Children having uncommon mutations in two genes are roughly four times more predisposed to develop severe scoliosis than children with normal versions of the genes, the study says.
“We’ve had a difficult time finding ways to predict who will develop severe scoliosis, and these newly identified mutations have the potential to be very helpful,” senior author Christina A. Gurnett, MD, PhD, said.
Potential for Scoliosis Prevention
These mutated genes, fibrillin-1 and fibrillin-2, control a major growth pathway. Drugs currently in clinical trials block that pathway. If this same pathway is implicated in scoliosis, it may be possible to use these drugs to prevent scoliosis in some children with these mutations.
Some mild curvature of the spine is present it from one to 3 percent of the general population. But in around one in 10,000 children, scoliosis will produce curvature so pronounced that it requires corrective surgery.
“These children often don’t have any curvature of the spine early in adolescence, but then they go through a growth spurt, and that’s when the curve appears,” said Gurnett. “Others have tried to predict severe disease using gender, age of onset and type of spine curve but haven’t been very successful.”
Out of 91 patients with acute scoliosis, the scientists sequenced the portions of the DNA that encode proteins.
The most consistently mutated gene in the group was fibrillin-1, which makes a protein important to the tissues that connect many components of the body. A related gene, fibrillin-2, also often was mutated.
Further genetic sequencing in 852 patients with scoliosis and 669 subjects with normal spines showed that patients with specific mutations in both fibrillin-1 and fibrillin-2 had four times the risk of severe scoliosis than people without the genetic errors.
To date, more than 600 mutations in fibrillin-1 have been identified. Among the most serious are the mutations that produce Marfan syndrome, a condition that can cause the long bones of the body to overgrow and can weaken the body’s connective tissue.
“Some variants of this important gene are associated with unusual tallness,” Gurnett said. “There appears to be a spectrum of effects caused by changes in the gene, from simple alterations in height to severe scoliosis to more life-threatening conditions such as Marfan syndrome.”

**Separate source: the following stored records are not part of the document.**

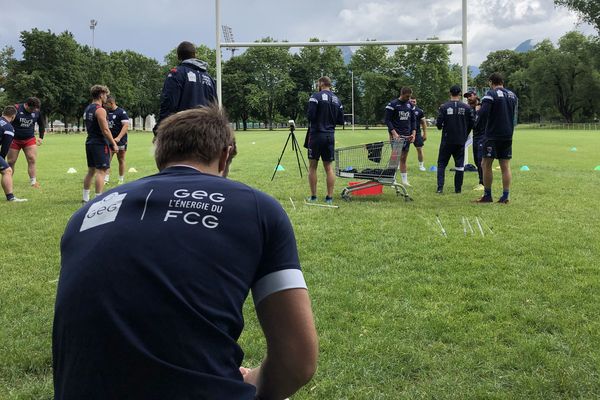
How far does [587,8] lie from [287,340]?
5939 cm

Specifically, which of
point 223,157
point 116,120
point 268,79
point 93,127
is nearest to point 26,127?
point 116,120

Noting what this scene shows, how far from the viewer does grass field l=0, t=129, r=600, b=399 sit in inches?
118

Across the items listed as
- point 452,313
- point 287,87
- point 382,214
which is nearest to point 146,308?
point 452,313

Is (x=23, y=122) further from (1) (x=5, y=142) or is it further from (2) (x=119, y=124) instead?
(2) (x=119, y=124)

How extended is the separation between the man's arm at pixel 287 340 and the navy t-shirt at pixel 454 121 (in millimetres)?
9068

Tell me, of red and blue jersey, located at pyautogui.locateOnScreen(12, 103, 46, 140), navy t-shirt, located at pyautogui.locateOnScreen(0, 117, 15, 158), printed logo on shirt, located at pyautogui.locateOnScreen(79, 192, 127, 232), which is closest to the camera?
printed logo on shirt, located at pyautogui.locateOnScreen(79, 192, 127, 232)

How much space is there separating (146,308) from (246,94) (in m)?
83.2

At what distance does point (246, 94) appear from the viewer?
270 feet

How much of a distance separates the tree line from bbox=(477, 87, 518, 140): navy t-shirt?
225 ft

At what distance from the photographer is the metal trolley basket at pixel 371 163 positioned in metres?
9.02

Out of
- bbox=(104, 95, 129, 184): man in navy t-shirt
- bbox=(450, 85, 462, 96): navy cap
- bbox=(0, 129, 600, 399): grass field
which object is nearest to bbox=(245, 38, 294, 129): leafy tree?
bbox=(104, 95, 129, 184): man in navy t-shirt

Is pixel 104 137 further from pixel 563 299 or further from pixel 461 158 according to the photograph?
pixel 563 299

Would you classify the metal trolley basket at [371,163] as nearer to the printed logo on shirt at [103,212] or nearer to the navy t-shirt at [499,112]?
the navy t-shirt at [499,112]

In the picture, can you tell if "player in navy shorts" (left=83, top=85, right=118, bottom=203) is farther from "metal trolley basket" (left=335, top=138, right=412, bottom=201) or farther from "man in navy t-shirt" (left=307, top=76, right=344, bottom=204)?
A: "metal trolley basket" (left=335, top=138, right=412, bottom=201)
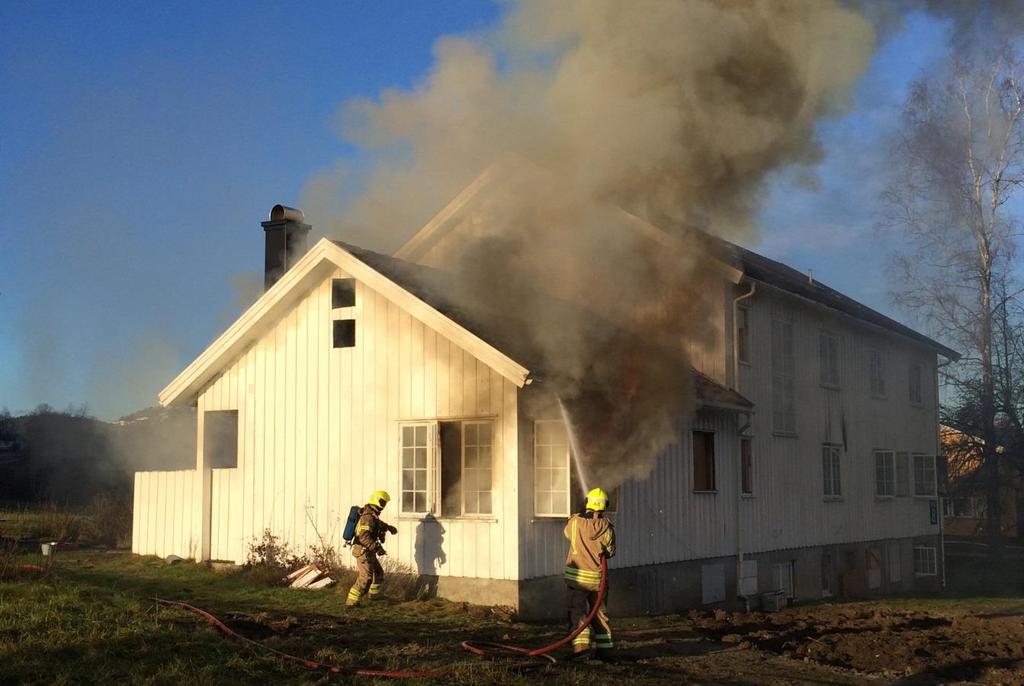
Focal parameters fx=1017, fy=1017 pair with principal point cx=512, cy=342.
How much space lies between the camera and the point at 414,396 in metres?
Result: 15.9

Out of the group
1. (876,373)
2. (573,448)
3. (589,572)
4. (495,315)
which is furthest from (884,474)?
(589,572)

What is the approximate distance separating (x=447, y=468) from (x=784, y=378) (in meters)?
9.61

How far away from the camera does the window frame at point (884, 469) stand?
Result: 26.2 meters

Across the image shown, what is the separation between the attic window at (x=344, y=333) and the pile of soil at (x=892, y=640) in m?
7.18

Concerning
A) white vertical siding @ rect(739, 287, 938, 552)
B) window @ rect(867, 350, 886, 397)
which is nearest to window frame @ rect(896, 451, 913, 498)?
white vertical siding @ rect(739, 287, 938, 552)

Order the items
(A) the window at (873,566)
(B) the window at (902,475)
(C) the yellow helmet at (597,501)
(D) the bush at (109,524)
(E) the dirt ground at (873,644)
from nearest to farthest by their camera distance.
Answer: (C) the yellow helmet at (597,501) < (E) the dirt ground at (873,644) < (D) the bush at (109,524) < (A) the window at (873,566) < (B) the window at (902,475)

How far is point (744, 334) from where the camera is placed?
2069cm

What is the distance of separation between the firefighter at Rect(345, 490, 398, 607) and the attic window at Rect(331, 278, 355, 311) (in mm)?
3767

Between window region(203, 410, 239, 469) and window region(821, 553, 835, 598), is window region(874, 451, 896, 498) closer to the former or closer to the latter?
window region(821, 553, 835, 598)

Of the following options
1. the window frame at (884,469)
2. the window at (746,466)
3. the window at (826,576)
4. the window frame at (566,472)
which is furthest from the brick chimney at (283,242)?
the window frame at (884,469)

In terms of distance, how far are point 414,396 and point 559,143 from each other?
14.9 ft

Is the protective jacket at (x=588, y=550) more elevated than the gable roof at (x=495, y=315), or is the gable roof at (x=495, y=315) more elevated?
the gable roof at (x=495, y=315)

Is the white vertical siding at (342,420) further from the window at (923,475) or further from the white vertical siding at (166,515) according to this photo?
the window at (923,475)

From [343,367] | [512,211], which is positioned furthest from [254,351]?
[512,211]
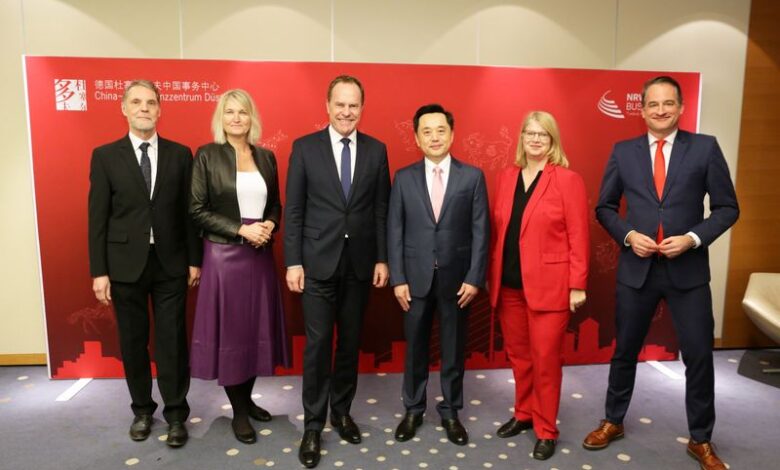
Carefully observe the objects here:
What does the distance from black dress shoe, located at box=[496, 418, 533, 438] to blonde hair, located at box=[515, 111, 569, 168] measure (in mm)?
1426

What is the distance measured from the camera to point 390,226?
299 cm

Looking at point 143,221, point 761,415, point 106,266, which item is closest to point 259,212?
point 143,221

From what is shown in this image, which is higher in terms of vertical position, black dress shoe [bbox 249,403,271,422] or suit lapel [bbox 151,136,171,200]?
suit lapel [bbox 151,136,171,200]

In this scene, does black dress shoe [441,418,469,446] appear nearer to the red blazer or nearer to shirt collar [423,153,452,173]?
the red blazer

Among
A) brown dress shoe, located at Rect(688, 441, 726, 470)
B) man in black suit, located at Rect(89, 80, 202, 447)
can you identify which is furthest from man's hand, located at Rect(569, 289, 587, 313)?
man in black suit, located at Rect(89, 80, 202, 447)

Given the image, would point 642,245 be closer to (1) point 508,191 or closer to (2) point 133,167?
(1) point 508,191

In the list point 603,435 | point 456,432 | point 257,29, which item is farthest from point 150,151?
point 603,435

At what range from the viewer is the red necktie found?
286 cm

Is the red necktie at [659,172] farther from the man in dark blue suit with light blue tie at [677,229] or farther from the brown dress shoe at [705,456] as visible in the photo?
the brown dress shoe at [705,456]

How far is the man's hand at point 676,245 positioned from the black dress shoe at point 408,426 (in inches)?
60.6

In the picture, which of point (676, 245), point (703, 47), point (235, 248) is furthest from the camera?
point (703, 47)

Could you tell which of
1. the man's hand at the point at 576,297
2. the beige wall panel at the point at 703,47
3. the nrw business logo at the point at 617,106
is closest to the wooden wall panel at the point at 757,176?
the beige wall panel at the point at 703,47

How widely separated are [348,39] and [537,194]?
198cm

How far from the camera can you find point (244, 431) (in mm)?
3092
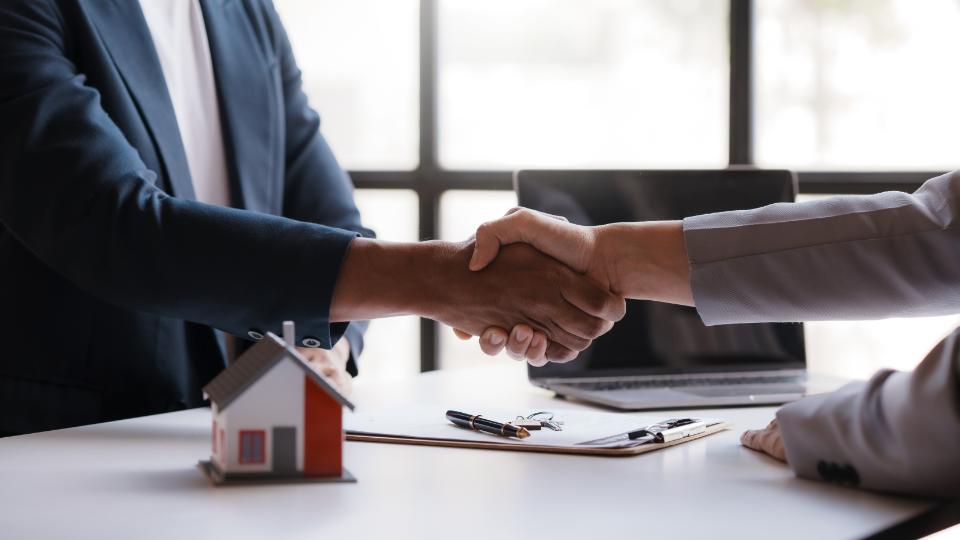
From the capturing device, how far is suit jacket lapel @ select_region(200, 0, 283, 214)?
76.7 inches

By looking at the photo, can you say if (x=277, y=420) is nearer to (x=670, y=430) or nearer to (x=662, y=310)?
(x=670, y=430)

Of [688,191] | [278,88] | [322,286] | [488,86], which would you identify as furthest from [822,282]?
[488,86]

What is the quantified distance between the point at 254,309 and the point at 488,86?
1935mm

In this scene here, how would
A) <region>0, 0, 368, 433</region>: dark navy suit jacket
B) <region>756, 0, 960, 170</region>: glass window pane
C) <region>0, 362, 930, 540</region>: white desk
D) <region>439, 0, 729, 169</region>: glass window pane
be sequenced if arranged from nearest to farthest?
1. <region>0, 362, 930, 540</region>: white desk
2. <region>0, 0, 368, 433</region>: dark navy suit jacket
3. <region>756, 0, 960, 170</region>: glass window pane
4. <region>439, 0, 729, 169</region>: glass window pane

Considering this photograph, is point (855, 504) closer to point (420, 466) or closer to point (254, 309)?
point (420, 466)

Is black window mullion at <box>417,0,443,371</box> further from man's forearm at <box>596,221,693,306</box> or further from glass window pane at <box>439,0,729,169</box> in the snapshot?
man's forearm at <box>596,221,693,306</box>

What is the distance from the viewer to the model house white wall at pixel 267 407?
111cm

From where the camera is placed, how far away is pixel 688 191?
2.00 m

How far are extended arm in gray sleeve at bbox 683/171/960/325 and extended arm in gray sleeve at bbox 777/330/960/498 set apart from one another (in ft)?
0.97

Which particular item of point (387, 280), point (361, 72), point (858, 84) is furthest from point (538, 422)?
point (361, 72)

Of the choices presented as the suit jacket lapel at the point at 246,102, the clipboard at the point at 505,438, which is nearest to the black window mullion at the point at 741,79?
the suit jacket lapel at the point at 246,102

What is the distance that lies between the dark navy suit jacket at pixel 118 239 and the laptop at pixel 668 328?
1.46 ft

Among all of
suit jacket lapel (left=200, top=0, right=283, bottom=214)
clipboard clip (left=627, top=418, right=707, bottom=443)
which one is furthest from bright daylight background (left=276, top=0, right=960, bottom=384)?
clipboard clip (left=627, top=418, right=707, bottom=443)

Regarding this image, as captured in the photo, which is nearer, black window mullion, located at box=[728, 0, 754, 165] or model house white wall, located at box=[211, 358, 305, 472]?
model house white wall, located at box=[211, 358, 305, 472]
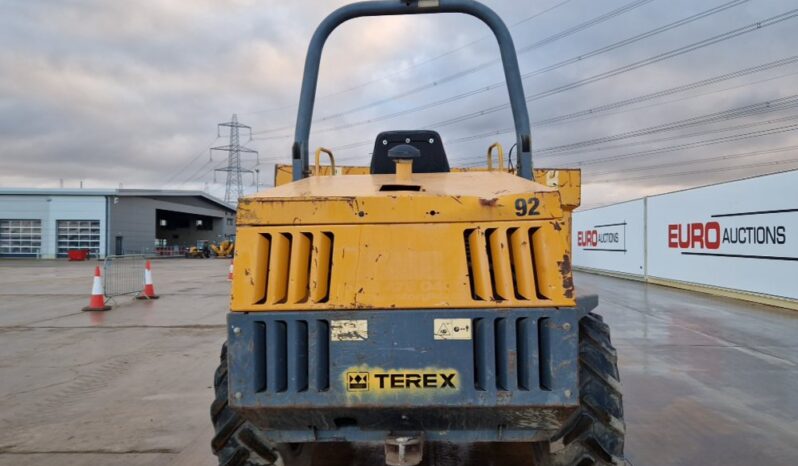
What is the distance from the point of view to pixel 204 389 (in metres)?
5.35

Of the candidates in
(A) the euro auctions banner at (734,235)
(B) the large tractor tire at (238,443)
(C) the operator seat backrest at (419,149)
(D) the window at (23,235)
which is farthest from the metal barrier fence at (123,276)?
(D) the window at (23,235)

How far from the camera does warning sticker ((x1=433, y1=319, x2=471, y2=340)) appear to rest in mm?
2102

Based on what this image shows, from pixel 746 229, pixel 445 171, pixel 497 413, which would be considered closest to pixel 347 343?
pixel 497 413

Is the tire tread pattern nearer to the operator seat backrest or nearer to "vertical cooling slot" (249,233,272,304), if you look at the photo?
"vertical cooling slot" (249,233,272,304)

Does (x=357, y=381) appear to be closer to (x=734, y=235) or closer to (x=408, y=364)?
(x=408, y=364)

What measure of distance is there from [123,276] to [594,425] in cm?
1495

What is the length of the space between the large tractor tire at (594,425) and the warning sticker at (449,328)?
0.71 metres

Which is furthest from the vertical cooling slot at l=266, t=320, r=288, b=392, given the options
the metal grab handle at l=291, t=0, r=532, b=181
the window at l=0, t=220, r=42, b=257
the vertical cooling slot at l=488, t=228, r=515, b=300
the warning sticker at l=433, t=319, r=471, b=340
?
the window at l=0, t=220, r=42, b=257

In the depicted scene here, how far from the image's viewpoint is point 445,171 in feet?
11.3

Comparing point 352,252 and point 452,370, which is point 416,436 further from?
point 352,252

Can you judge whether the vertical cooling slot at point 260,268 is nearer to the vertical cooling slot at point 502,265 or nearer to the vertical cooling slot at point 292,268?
the vertical cooling slot at point 292,268

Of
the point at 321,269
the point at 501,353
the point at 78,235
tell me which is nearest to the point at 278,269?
the point at 321,269

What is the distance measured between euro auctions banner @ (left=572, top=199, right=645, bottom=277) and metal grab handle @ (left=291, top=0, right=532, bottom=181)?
53.8 ft

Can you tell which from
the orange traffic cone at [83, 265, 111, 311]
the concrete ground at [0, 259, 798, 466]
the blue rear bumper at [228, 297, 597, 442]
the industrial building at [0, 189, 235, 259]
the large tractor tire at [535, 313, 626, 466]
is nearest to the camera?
the blue rear bumper at [228, 297, 597, 442]
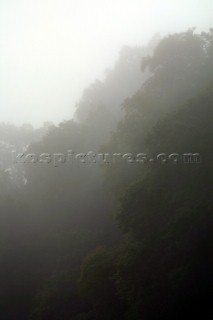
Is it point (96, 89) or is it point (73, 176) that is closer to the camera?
point (73, 176)

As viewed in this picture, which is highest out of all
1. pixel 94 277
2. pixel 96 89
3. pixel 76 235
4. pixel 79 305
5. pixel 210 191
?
pixel 96 89

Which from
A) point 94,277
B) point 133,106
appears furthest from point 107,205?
point 94,277

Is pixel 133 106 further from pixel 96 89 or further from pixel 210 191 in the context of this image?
pixel 96 89

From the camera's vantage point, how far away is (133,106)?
16375 millimetres

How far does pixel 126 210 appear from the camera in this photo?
11.2 metres

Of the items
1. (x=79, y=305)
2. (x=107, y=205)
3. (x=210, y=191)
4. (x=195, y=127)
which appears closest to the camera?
(x=210, y=191)

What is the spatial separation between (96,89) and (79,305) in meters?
19.8

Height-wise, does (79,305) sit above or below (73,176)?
below

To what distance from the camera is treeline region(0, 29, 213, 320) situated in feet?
31.5

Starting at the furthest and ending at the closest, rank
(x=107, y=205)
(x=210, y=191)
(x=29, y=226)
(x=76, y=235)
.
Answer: (x=29, y=226) < (x=107, y=205) < (x=76, y=235) < (x=210, y=191)

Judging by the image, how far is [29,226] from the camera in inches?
902

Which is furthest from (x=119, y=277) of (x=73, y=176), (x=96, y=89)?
(x=96, y=89)

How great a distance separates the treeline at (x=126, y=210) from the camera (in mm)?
9609

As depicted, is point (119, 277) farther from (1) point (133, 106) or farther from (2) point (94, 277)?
(1) point (133, 106)
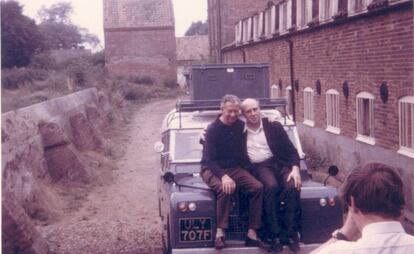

Clinical trials are currently underway in Marfan syndrome patients to see whether drugs that block TGF-beta, a growth pathway controlled by fibrillin-1, can help treat the disorder.
Gurnett and her colleagues are watching to see if the drugs affect growth of the spine. If they do, researchers may investigate using them to prevent scoliosis.
“We want to create a genetic testing panel that we can use to more accurately predict who will need treatment,” Gurnett said. “If we can develop effective treatments and apply them early enough, we might one day be able to prevent the need for surgeries.”
J. G. Buchan, D. M. Alvarado, G. E. Haller, C. Cruchaga, M. B. Harms, T. Zhang, M. C. Willing, D. K. Grange, A. C. Braverman, N. H. Miller, J. A. Morcuende, N. L.-S. Tang, T.-P. Lam, B. K.-W. Ng, J. C.-Y. Cheng, M. B. Dobbs, C. A. Gurnett.
Rare variants in FBN1 and FBN2 are associated with severe adolescent idiopathic scoliosis.